Records from a dataset:
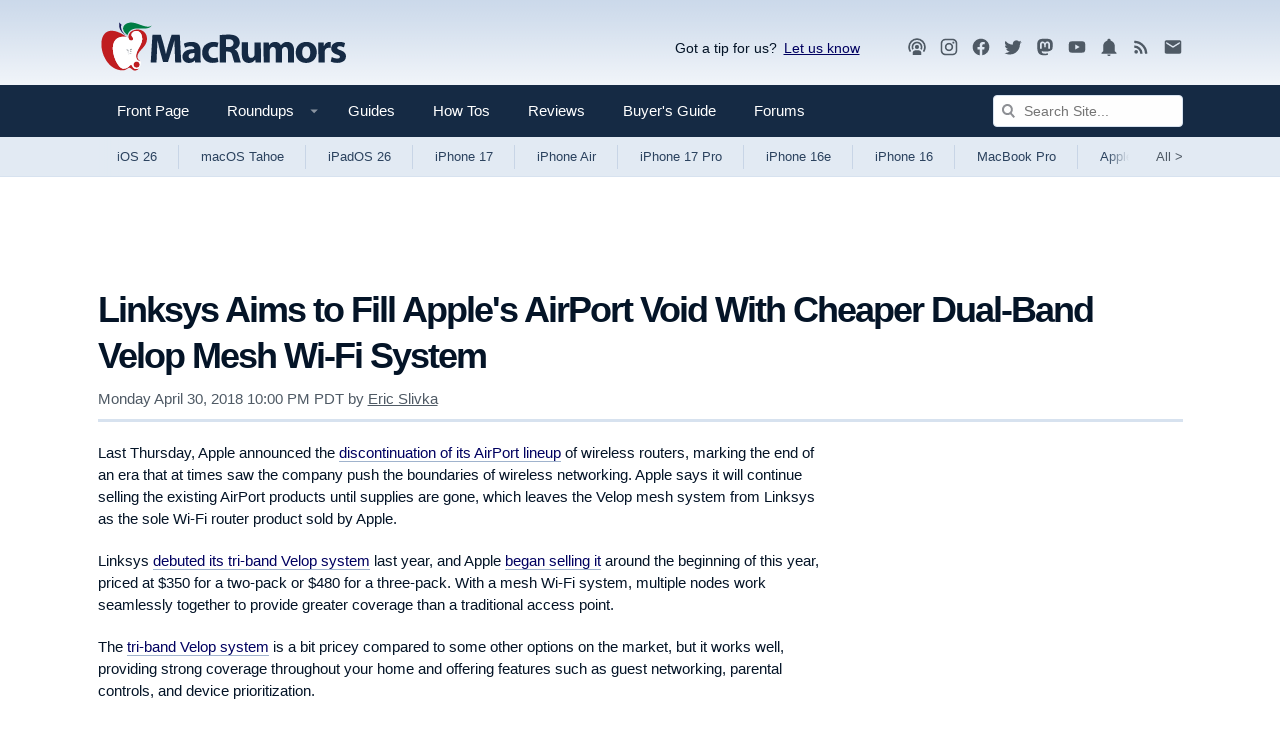

--- FILE ---
content_type: text/html
request_url: https://api.intentiq.com/profiles_engine/ProfilesEngineServlet?at=39&mi=10&dpi=936734067&pt=17&dpn=1&iiqidtype=2&iiqpcid=c0e56268-30ff-4333-b74a-ecade9c59d54&iiqpciddate=1769024294683&pcid=f4b925fd-e7e4-4122-b3dc-5b531bfa32e2&idtype=3&gdpr=0&japs=false&jaesc=0&jafc=0&jaensc=0&jsver=0.33&testGroup=A&source=pbjs&ABTestingConfigurationSource=group&abtg=A&vrref=https%3A%2F%2Fwww.macrumors.com
body_size: 56
content:
{"abPercentage":97,"adt":1,"ct":2,"isOptedOut":false,"data":{"eids":[]},"dbsaved":"false","ls":true,"cttl":86400000,"abTestUuid":"g_8ae3d61d-8604-4e8b-a3ee-bf9573e46185","tc":9,"sid":-110107928}

--- FILE ---
content_type: text/html; charset=utf-8
request_url: https://www.google.com/recaptcha/api2/aframe
body_size: 265
content:
<!DOCTYPE HTML><html><head><meta http-equiv="content-type" content="text/html; charset=UTF-8"></head><body><script nonce="iPVfhLoIkXScttq70u0h4w">/** Anti-fraud and anti-abuse applications only. See google.com/recaptcha */ try{var clients={'sodar':'https://pagead2.googlesyndication.com/pagead/sodar?'};window.addEventListener("message",function(a){try{if(a.source===window.parent){var b=JSON.parse(a.data);var c=clients[b['id']];if(c){var d=document.createElement('img');d.src=c+b['params']+'&rc='+(localStorage.getItem("rc::a")?sessionStorage.getItem("rc::b"):"");window.document.body.appendChild(d);sessionStorage.setItem("rc::e",parseInt(sessionStorage.getItem("rc::e")||0)+1);localStorage.setItem("rc::h",'1769024299676');}}}catch(b){}});window.parent.postMessage("_grecaptcha_ready", "*");}catch(b){}</script></body></html>

--- FILE ---
content_type: text/plain
request_url: https://rtb.openx.net/openrtbb/prebidjs
body_size: -224
content:
{"id":"eb403a87-73c5-4b51-bdc3-994b903f15cf","nbr":0}

--- FILE ---
content_type: text/plain; charset=UTF-8
request_url: https://at.teads.tv/fpc?analytics_tag_id=PUB_17002&tfpvi=&gdpr_consent=&gdpr_status=22&gdpr_reason=220&ccpa_consent=&sv=prebid-v1
body_size: 56
content:
ODU0OTMwOGMtNDIyMi00MzA0LTk5YmQtZjg4ZWE5M2IyMDQzIy02LTc=

--- FILE ---
content_type: text/plain
request_url: https://rtb.openx.net/openrtbb/prebidjs
body_size: -224
content:
{"id":"a5fc8319-80f9-4153-bd9c-84a0df21a283","nbr":0}

--- FILE ---
content_type: text/plain
request_url: https://rtb.openx.net/openrtbb/prebidjs
body_size: -83
content:
{"id":"70694418-74ba-4a61-87d2-9e20c1b196be","nbr":0}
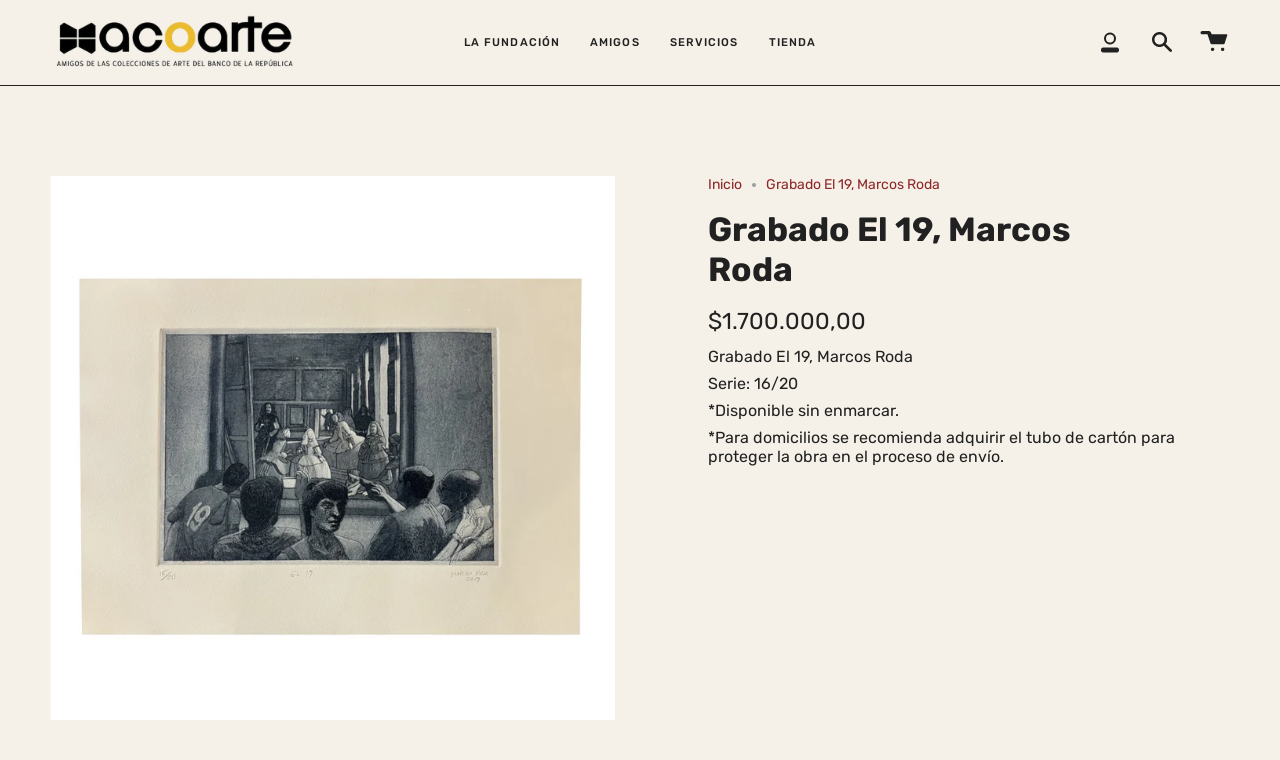

--- FILE ---
content_type: text/css
request_url: https://www.acoarte.org/cdn/shop/t/4/assets/font-settings.css?v=86170299181087319201763485954
body_size: -383
content:
@font-face{font-family:Rubik;font-weight:700;font-style:normal;font-display:swap;src:url(//www.acoarte.org/cdn/fonts/rubik/rubik_n7.9ddb1ff19ac4667369e1c444a6663062e115e651.woff2) format("woff2"),url(//www.acoarte.org/cdn/fonts/rubik/rubik_n7.2f2815a4763d5118fdb49ad25ccceea3eafcae92.woff) format("woff")}@font-face{font-family:Rubik;font-weight:400;font-style:normal;font-display:swap;src:url(//www.acoarte.org/cdn/fonts/rubik/rubik_n4.c2fb67c90aa34ecf8da34fc1da937ee9c0c27942.woff2) format("woff2"),url(//www.acoarte.org/cdn/fonts/rubik/rubik_n4.d229bd4a6a25ec476a0829a74bf3657a5fd9aa36.woff) format("woff")}@font-face{font-family:Rubik;font-weight:800;font-style:normal;font-display:swap;src:url(//www.acoarte.org/cdn/fonts/rubik/rubik_n8.0e2a45261abf287b16304e1c6dd377a13b80a8e8.woff2) format("woff2"),url(//www.acoarte.org/cdn/fonts/rubik/rubik_n8.a389d3ad276d8a1ed2d6e4f277512482adca2b8d.woff) format("woff")}@font-face{font-family:Rubik;font-weight:500;font-style:normal;font-display:swap;src:url(//www.acoarte.org/cdn/fonts/rubik/rubik_n5.46f1bf0063ef6b3840ba0b9b71e86033a15b4466.woff2) format("woff2"),url(//www.acoarte.org/cdn/fonts/rubik/rubik_n5.c73c6e4dcc7dfb4852265eb6e0e59860278f8b84.woff) format("woff")}@font-face{font-family:Rubik;font-weight:400;font-style:italic;font-display:swap;src:url(//www.acoarte.org/cdn/fonts/rubik/rubik_i4.528fdfa8adf0c2cb49c0f6d132dcaffa910849d6.woff2) format("woff2"),url(//www.acoarte.org/cdn/fonts/rubik/rubik_i4.937396c2106c0db7a4072bbcd373d4e3d0ab306b.woff) format("woff")}@font-face{font-family:Rubik;font-weight:500;font-style:italic;font-display:swap;src:url(//www.acoarte.org/cdn/fonts/rubik/rubik_i5.19a99c8c803a7eb25104a980b664bd43b48a64b8.woff2) format("woff2"),url(//www.acoarte.org/cdn/fonts/rubik/rubik_i5.db4b713e0bbf7f5de357c310adbf9d63fefcef30.woff) format("woff")}
/*# sourceMappingURL=/cdn/shop/t/4/assets/font-settings.css.map?v=86170299181087319201763485954 */
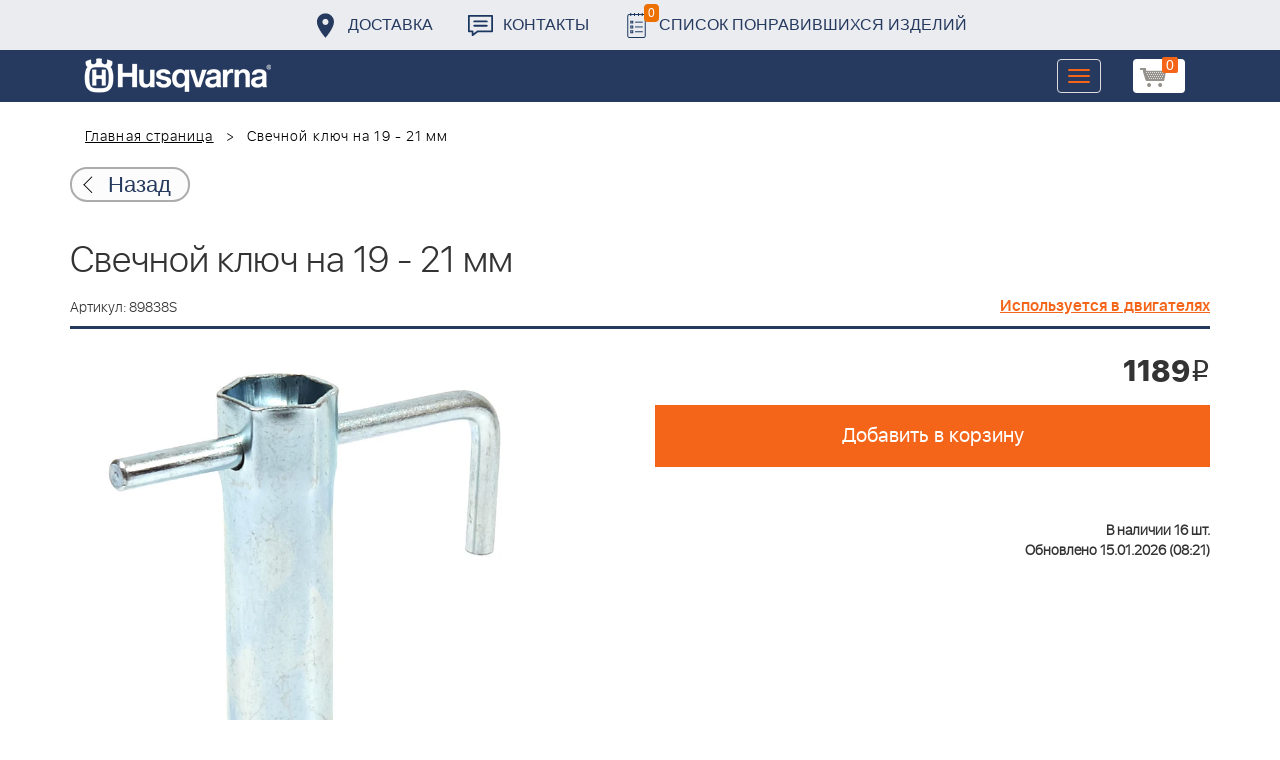

--- FILE ---
content_type: text/html; charset=UTF-8
request_url: https://benzolider.spb.ru/ajax/updatepricedetail.php
body_size: -62
content:
{"COST":1189}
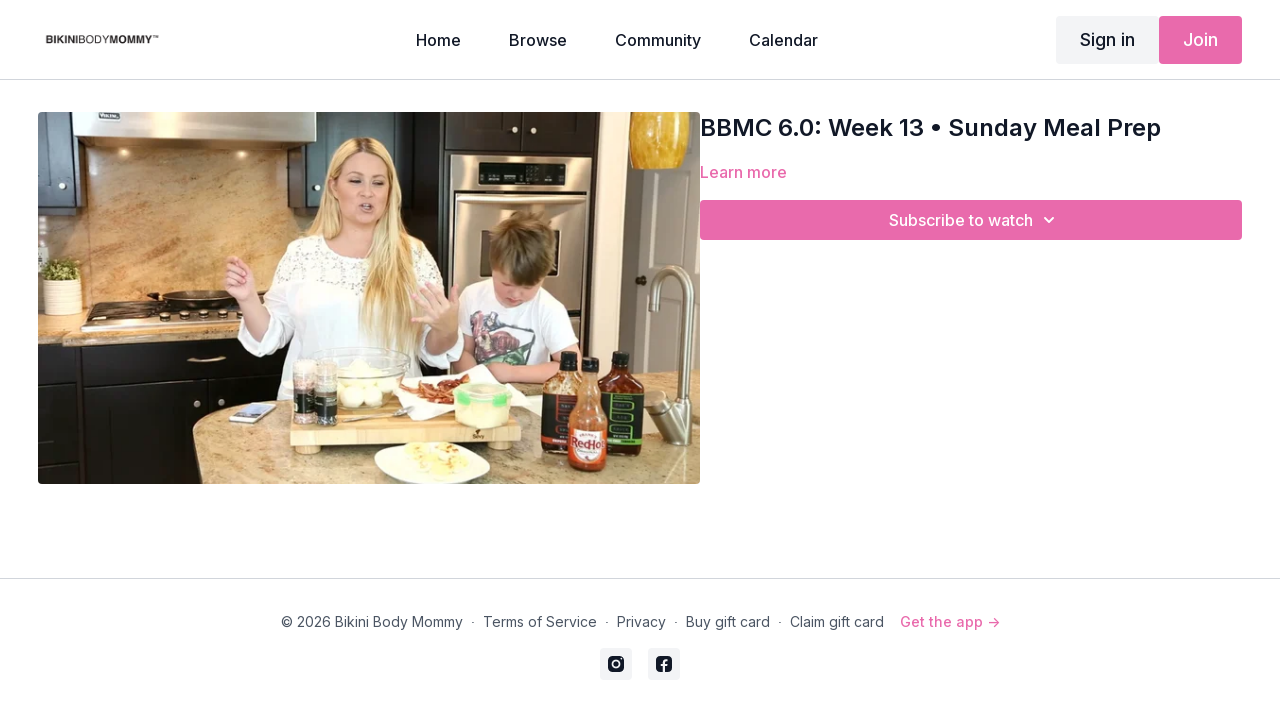

--- FILE ---
content_type: text/vnd.turbo-stream.html; charset=utf-8
request_url: https://workout.bikinibodymommy.com/programs/bbmc-6-0-week-13-sunday-meal-prep.turbo_stream?playlist_position=sidebar&preview=false
body_size: -269
content:
<turbo-stream action="update" target="program_show"><template>
  <turbo-frame id="program_player">
      <turbo-frame id="program_content" src="/programs/bbmc-6-0-week-13-sunday-meal-prep/program_content?playlist_position=sidebar&amp;preview=false">
</turbo-frame></turbo-frame></template></turbo-stream>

**Work to complete:** Counting only lines of the data above that hold "prep", report the total and nothing else.

**Response to this task:** 2